===== PASSAGE GIVEN =====

If the study included a comparison group which differed on some demographic variables (like gender), then I understand the value of running analyses that control for those variables (e.g., did the treatment group have a larger increase in conscientiousness than the comparison group while controlling for gender?). But that wasn't the study design, so we can't just run a regression with demographic controls.

Replies from: AstraSequi

↑ comment by AstraSequi · 2015-12-15T00:48:02.491Z · LW(p) · GW(p)

You want adjusted effect sizes to check confounding. It’s not because variables are different for the controls, but because you don’t know if they affected your treatment group. You could stratify by group and take a weighted average of the effect sizes (“effect size” defined as change from baseline, as in the writeup). However, you might not have a large enough sample size for all strata, you can’t adjust for many variables at once, and it’s inferior to regression.

If correlation was your primary method to check confounding, there are two problems: a) confounding depends on the correlations with both the independent and dependent variables, but you only have data for the latter. b) the concept of significance can’t be applied to confounding in a straightforward way. It’s affected by sample size and variance, but confounding isn’t.

The main complication is the missing control group. I’m undecided on how to interpret this study, because I can’t think of any reason to avoid controls and I’m still trying to figure out the implications. If the RCT was done well, this makes the evidence a little bit stronger because it’s a replication. But by itself, I still haven’t thought of any way to draw useful conclusions from these data. There’s some good information, but it’s like two cross-sections, which are usually used only to find hypotheses for new research.

Replies from: IlyaShpitser

↑ comment by IlyaShpitser · 2015-12-15T01:36:00.626Z · LW(p) · GW(p)

confounding depends on the correlations with both the independent and dependent variables

That's not the correct definition of confounding (standard counterexample: M-bias).

Re: missing controls, can try to find similar people who didn't take the course, and match on something sensible.

the concept of significance can’t be applied to confounding in a straightforward way

Not sure what this means, people have been using bootstrap CIs for the ACE for ages.

Replies from: AstraSequi

↑ comment by AstraSequi · 2015-12-15T04:17:51.013Z · LW(p) · GW(p)

You'll have to clarify those points. For the first part, M-bias is not confounding. It's a kind of selection bias, and it happens when there is no causal relation with the independent or dependent variables (not no correlation), specifically when you try to adjust for confounding that doesn't exist. The collider can be a confounder, but it doesn't have to be. From the second link, "some authors refer to this type of (M-bias) as confounding...but this extension has no practical consequences"

I don't think you can get a good control group after the fact, because you need their outcomes at both timepoints, with a year in between. None of the options that come to mind are very good: you could ask them what they would have answered a year ago, you could start collecting data now and ask them in a year's time, or you could throw out the temporal data and use only a single cross-section.

===== SUPPLIED RECORDS =====

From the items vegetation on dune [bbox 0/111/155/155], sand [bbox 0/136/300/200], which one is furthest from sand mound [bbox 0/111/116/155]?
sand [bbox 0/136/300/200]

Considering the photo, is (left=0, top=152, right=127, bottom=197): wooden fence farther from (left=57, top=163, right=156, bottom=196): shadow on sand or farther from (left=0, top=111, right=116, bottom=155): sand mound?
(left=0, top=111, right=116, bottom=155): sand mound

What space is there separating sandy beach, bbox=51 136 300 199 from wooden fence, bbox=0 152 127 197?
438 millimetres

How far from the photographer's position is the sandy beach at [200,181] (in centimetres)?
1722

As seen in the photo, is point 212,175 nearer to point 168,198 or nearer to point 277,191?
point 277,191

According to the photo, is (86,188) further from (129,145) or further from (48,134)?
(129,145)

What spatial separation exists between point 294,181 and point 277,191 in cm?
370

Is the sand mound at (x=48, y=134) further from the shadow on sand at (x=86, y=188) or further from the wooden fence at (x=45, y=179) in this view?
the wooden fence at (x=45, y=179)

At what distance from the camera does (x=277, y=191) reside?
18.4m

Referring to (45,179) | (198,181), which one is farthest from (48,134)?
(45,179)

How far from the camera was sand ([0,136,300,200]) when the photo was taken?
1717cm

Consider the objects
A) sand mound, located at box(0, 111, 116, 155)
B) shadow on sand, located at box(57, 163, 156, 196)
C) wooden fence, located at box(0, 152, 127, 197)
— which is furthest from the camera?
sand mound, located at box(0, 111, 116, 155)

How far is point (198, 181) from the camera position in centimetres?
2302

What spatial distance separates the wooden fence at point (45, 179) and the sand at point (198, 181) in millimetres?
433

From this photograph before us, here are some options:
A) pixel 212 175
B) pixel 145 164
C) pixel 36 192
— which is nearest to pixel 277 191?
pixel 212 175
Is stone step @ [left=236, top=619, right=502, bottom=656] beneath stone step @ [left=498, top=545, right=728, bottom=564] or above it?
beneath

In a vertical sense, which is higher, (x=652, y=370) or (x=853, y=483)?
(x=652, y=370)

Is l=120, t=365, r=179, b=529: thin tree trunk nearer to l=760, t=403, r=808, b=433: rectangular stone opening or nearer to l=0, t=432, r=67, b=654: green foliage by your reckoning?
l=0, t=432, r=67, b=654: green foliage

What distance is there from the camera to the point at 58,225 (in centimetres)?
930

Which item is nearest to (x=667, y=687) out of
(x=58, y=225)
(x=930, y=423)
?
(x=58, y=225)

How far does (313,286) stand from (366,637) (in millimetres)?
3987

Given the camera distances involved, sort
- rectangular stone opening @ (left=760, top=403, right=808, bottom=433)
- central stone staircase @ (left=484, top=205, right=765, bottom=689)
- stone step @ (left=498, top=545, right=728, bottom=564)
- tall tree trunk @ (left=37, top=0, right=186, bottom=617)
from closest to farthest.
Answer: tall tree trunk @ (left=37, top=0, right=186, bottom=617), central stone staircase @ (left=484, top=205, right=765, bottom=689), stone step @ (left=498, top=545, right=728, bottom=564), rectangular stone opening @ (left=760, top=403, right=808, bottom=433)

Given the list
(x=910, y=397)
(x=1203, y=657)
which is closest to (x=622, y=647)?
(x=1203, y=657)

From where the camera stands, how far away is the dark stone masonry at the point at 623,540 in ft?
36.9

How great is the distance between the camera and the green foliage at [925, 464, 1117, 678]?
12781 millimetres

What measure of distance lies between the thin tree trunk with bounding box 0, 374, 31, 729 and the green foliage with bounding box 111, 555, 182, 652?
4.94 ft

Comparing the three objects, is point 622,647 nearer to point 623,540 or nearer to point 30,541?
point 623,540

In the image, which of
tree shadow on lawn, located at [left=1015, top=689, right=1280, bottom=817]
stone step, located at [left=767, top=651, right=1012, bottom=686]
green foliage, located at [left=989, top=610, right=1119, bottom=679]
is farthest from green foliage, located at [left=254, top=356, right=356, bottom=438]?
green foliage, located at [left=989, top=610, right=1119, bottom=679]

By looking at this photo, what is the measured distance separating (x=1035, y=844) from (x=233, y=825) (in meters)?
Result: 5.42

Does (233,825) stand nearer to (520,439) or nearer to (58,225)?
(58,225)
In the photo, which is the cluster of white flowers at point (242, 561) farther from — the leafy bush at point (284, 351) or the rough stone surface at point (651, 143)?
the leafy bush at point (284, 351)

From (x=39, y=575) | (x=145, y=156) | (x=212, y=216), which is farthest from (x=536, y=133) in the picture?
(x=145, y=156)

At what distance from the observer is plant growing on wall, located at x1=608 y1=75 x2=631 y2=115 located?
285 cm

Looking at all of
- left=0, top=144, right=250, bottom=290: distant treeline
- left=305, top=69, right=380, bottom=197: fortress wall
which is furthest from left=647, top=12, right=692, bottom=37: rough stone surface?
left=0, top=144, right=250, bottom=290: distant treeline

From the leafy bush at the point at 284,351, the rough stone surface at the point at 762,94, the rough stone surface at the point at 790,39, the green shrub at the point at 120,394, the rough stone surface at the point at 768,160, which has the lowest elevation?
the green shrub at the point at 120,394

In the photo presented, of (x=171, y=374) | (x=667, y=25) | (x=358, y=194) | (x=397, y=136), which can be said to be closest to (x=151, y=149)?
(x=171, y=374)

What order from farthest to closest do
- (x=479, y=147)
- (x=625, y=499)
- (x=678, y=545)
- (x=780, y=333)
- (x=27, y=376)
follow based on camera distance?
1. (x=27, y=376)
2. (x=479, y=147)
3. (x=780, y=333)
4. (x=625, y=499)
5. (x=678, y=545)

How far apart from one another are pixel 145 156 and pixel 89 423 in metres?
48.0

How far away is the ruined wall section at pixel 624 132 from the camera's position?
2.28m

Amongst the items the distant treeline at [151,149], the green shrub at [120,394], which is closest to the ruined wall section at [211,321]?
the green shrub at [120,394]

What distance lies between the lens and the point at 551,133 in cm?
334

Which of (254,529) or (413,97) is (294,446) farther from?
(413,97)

=====

◆ **TASK INSTRUCTIONS**
1/ Count the lines of the entries that contain the string "treeline", and give only that number.
2/ Continue the forum discussion about confounding and missing control groups, starting after its final sentence.

◆ **ANSWERS PROVIDED**
1/ 3

2/
Replies from: IlyaShpitser

↑ comment by IlyaShpitser · 2015-12-15T07:21:25.992Z · LW(p) · GW(p)

Yes, M-bias is an example of a situation where a variable depends on treatment and outcome, but is not a confounder. Hence I was confused by your statement:

confounding depends on the correlations with both the independent and dependent variables

Confounding is not about that at all.

Replies from: AstraSequi

↑ comment by AstraSequi · 2015-12-16T04:25:14.201Z · LW(p) · GW(p)

I used "depends" informally, so I didn't mean to say that variables that depend on treatment and outcome are always confounders. I was answering the implication that a variable with no detectable correlation with the outcome is not likely to be a source of confounding. I assumed they were using a correlational definition of confounding, so I answered in that context.

Replies from: IlyaShpitser

↑ comment by IlyaShpitser · 2015-12-16T04:30:49.825Z · LW(p) · GW(p)

Should be careful with that, might confuse people, see also:

https://en.wikipedia.org/wiki/Confounding

which gets it wrong.

A variable with no detectable correlation with the outcome might still be a confounder, of course, you might have unfaithful things going on, or dependence might be non-linear. "Unlikely" usually implies "with respect to some model" you have in mind. How do you know that model is right? What if the true model is highly unfaithful for some reason? etc. etc.

edit: I don't mean to jump on you specifically, but it sort of is unfortunate that it somehow is a social norm to say wrong things in statistics "informally." To me, that's sort of like saying "don't worry, when I said 2+2=5, I was being informal."

Replies from: AstraSequi, ChristianKl

↑ comment by AstraSequi · 2015-12-18T02:29:25.890Z · LW(p) · GW(p)

To me, that's sort of like saying "don't worry, when I said 2+2=5, I was being informal."

Very true. This is something I'll try to change.

Replies from: IlyaShpitser

↑ comment by IlyaShpitser · 2015-12-18T15:45:56.365Z · LW(p) · GW(p)

Cheers! If you know what M-bias is, we must have hung out in similar circles. Where did you learn "the causal view of epi"?

↑ comment by ChristianKl · 2015-12-18T16:06:45.886Z · LW(p) · GW(p)

Should be careful with that, might confuse people, see also:

https://en.wikipedia.org/wiki/Confounding

which gets it wrong.

If Wikipedia get's it wrong it might be high leverage to correct it.

Replies from: IlyaShpitser

↑ comment by IlyaShpitser · 2015-12-18T16:11:17.182Z · LW(p) · GW(p)

We talked about this before. I disagree with wikipedia's philosophy, and don't have time to police edits there. Wikipedia doesn't have a process in place to recognize that the opinion of someone like me on a subject like confounding is worth considerably more than the opinion of a randomly sampled internet person. I like *overflow a lot better.

One somewhat subtle point in that article is that it is titled "confounding" (which is easy to define), but then tries to define "a confounder" which is much harder, and might not be a well-defined concept according to some people.

comment by Unnamed · 2015-12-16T15:12:31.461Z · LW(p) · GW(p)

Here's a summary of all the (pre- vs. post-) workshop surveys that we've done.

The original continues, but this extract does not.